__PROVIDED DATA__.
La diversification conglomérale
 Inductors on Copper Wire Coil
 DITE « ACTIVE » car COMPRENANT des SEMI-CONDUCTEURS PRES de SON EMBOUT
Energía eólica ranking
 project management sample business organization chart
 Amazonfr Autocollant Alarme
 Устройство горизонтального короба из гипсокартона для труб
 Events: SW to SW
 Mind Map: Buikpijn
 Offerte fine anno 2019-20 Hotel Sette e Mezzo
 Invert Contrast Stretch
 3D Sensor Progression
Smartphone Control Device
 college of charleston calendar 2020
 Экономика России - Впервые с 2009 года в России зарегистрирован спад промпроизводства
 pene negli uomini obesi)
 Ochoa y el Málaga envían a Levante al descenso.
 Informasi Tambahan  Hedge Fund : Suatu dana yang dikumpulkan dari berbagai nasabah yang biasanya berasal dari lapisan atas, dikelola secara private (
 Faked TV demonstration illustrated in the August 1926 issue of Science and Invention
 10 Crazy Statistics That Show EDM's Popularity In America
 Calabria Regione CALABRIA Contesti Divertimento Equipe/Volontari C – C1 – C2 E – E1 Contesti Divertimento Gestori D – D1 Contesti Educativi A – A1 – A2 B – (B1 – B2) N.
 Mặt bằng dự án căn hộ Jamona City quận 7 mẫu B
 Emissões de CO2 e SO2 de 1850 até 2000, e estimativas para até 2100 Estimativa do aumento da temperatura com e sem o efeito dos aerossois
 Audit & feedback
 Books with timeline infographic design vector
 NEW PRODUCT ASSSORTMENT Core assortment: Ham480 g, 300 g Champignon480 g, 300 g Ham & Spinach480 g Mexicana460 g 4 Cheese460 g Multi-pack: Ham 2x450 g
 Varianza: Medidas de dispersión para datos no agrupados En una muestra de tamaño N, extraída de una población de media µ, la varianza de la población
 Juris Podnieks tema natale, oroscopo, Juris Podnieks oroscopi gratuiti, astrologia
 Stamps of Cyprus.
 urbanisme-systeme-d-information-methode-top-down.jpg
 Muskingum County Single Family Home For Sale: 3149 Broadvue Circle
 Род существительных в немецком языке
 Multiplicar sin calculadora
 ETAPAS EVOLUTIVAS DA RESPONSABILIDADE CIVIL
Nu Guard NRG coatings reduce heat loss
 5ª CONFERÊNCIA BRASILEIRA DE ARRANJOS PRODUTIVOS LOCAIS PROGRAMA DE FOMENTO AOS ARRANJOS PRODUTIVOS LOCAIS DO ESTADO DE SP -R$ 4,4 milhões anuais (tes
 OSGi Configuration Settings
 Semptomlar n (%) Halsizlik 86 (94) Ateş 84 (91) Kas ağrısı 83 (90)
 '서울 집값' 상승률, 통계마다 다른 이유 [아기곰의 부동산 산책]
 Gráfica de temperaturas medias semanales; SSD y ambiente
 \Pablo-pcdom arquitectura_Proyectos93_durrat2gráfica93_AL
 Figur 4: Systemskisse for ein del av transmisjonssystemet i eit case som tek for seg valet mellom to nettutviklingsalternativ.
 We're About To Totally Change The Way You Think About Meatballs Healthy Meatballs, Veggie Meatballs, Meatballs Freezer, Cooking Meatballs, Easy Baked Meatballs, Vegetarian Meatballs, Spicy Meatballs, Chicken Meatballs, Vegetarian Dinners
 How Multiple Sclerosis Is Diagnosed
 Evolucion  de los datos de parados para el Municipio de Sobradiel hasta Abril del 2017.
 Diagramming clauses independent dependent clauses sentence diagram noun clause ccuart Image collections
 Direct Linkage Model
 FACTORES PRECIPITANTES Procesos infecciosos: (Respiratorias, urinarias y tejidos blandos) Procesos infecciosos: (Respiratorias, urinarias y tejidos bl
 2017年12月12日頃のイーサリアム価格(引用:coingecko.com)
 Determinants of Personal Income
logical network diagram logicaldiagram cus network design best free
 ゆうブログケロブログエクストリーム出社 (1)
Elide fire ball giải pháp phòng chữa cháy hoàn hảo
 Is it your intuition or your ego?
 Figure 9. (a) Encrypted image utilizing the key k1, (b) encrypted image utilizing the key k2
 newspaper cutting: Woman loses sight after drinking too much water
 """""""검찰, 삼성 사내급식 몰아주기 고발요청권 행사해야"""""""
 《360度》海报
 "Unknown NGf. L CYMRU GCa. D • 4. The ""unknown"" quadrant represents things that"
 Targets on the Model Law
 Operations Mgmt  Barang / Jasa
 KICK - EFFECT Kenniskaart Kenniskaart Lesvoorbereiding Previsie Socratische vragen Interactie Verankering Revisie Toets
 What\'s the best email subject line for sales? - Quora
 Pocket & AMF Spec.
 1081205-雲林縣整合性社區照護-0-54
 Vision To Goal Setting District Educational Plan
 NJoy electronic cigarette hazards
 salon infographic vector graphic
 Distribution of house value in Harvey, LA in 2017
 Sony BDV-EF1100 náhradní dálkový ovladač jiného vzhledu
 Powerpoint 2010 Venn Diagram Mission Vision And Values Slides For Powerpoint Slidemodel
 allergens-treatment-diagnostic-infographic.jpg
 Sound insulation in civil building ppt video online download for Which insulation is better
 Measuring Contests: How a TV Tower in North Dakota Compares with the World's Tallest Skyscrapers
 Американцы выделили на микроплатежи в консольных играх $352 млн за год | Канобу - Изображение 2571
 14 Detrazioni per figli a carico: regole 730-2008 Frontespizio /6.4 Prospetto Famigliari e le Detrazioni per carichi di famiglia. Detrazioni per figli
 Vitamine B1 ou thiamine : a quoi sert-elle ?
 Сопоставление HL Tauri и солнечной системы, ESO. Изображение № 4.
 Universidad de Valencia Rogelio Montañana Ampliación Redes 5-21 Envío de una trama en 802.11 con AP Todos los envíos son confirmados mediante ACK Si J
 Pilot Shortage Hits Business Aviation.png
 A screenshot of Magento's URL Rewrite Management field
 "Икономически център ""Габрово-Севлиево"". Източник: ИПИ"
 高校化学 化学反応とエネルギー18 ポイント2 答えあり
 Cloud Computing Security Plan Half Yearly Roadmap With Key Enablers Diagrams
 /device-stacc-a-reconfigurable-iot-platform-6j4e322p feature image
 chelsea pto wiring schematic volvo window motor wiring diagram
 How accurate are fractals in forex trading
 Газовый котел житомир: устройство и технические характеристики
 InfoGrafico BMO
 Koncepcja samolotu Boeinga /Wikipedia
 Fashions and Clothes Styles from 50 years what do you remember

__HOW TO COMPLETE THIS TASK__. In the entries above, restate word for word the lines between the one holding "KICK - EFFECT" and the one holding "Distribution of house", inclusive, and nothing besides.

__ANSWER TO THIS EXERCISE__.
 KICK - EFFECT Kenniskaart Kenniskaart Lesvoorbereiding Previsie Socratische vragen Interactie Verankering Revisie Toets
 What\'s the best email subject line for sales? - Quora
 Pocket & AMF Spec.
 1081205-雲林縣整合性社區照護-0-54
 Vision To Goal Setting District Educational Plan
 NJoy electronic cigarette hazards
 salon infographic vector graphic
 Distribution of house value in Harvey, LA in 2017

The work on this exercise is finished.